◆ EXERCICE COURT 1
Répondez à ces questions sur le passage consacré à Spinosa :
(a) Selon le passage, de quoi la création proprement dite est-elle l'objet ?
(b) De quel mot Spinosa se sert-il toujours ?
(c) Qu'est-ce que Spinosa admet seulement, d'après le passage ?
◆ EXERCICE COURT 2
Résumez en deux phrases le passage consacré à Spinosa.
◆ EXERCICE COURT 3
Réécrivez sous forme de liste le paragraphe du passage sur Spinosa qui commence par « Mais, au fond, Spinosa ne reconnaît point de Dieu », en gardant ses faits principaux.

Il ne combattit point, il est vrai, les raisons par lesquelles Spinosa soutient l’impossibilité de la création ; mais c’est que la création proprement dite est un objet de foi et non pas de philosophie ; c’est que cette opinion n’est nullement particulière à Spinosa ; c’est que toute l’antiquité avait pensé comme lui. Il n’attaque que l’idée absurde d’un Dieu simple composé de parties, d’un Dieu qui se mange et qui se digère lui-même, qui aime et qui hait la même chose en même temps, etc. Spinosa se sert toujours du mot Dieu, Bayle le prend par ses propres paroles[1].

Mais, au fond, Spinosa ne reconnaît point de Dieu ; il n’a probablement employé cette expression, il n’a dit qu’il faut servir et aimer Dieu que pour ne point effaroucher le genre humain. Il paraît athée dans toute la force de ce terme ; il n’est point athée comme Épicure, qui reconnaissait des dieux inutiles et oisifs ; il ne l’est point comme la plupart des Grecs et des Romains, qui se moquaient des dieux du vulgaire : il l’est parce qu’il ne reconnaît nulle Providence, parce qu’il n’admet que l’éternité, l’immensité, et la nécessité des choses ; il l’est comme Straton, comme Diagoras ; il ne doute pas comme Pyrrhon : il affirme, et qu’affirme-t-il ? qu’il n’y a qu’une seule substance, qu’il ne peut y en avoir deux, que cette substance est étendue et pensante ; et c’est ce que n’ont jamais dit les philosophes grecs et asiatiques qui ont admis une âme universelle.

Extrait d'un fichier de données
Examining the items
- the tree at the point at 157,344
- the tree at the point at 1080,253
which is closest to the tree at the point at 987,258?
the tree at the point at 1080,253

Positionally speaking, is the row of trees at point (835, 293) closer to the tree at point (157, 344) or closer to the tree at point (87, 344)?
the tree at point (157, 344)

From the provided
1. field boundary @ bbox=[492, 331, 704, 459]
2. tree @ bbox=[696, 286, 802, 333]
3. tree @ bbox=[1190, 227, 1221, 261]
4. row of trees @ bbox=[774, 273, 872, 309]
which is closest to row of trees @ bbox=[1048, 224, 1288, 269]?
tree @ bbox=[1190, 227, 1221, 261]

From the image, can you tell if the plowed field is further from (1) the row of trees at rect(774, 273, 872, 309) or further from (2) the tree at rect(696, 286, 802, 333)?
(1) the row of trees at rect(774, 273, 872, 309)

◆ RÉPONSE 1
(a) La création proprement dite est un objet de foi et non pas de philosophie.
(b) Il se sert toujours du mot Dieu.
(c) Il n'admet que l'éternité, l'immensité et la nécessité des choses.

◆ RÉPONSE 2
La création proprement dite y est présentée comme un objet de foi et non de philosophie, et ce qui est attaqué, c'est l'idée absurde d'un Dieu simple composé de parties. Au fond, Spinosa ne reconnaît point de Dieu : il paraît athée parce qu'il n'admet nulle Providence et affirme qu'il n'y a qu'une seule substance, étendue et pensante.

◆ RÉPONSE 3
- Au fond, Spinosa ne reconnaît point de Dieu ; il n'a probablement parlé de servir et d'aimer Dieu que pour ne pas effaroucher le genre humain.
- Il paraît athée dans toute la force du terme.
- Son athéisme n'est pas celui d'Épicure, qui reconnaissait des dieux inutiles et oisifs, ni celui de la plupart des Grecs et des Romains, qui se moquaient des dieux du vulgaire.
- Il est athée parce qu'il ne reconnaît nulle Providence et n'admet que l'éternité, l'immensité et la nécessité des choses, comme Straton et Diagoras.
- Il ne doute pas comme Pyrrhon : il affirme.
- Il affirme qu'il n'y a qu'une seule substance, qu'il ne peut y en avoir deux, et que cette substance est étendue et pensante.
- Cela, les philosophes grecs et asiatiques qui ont admis une âme universelle ne l'ont jamais dit.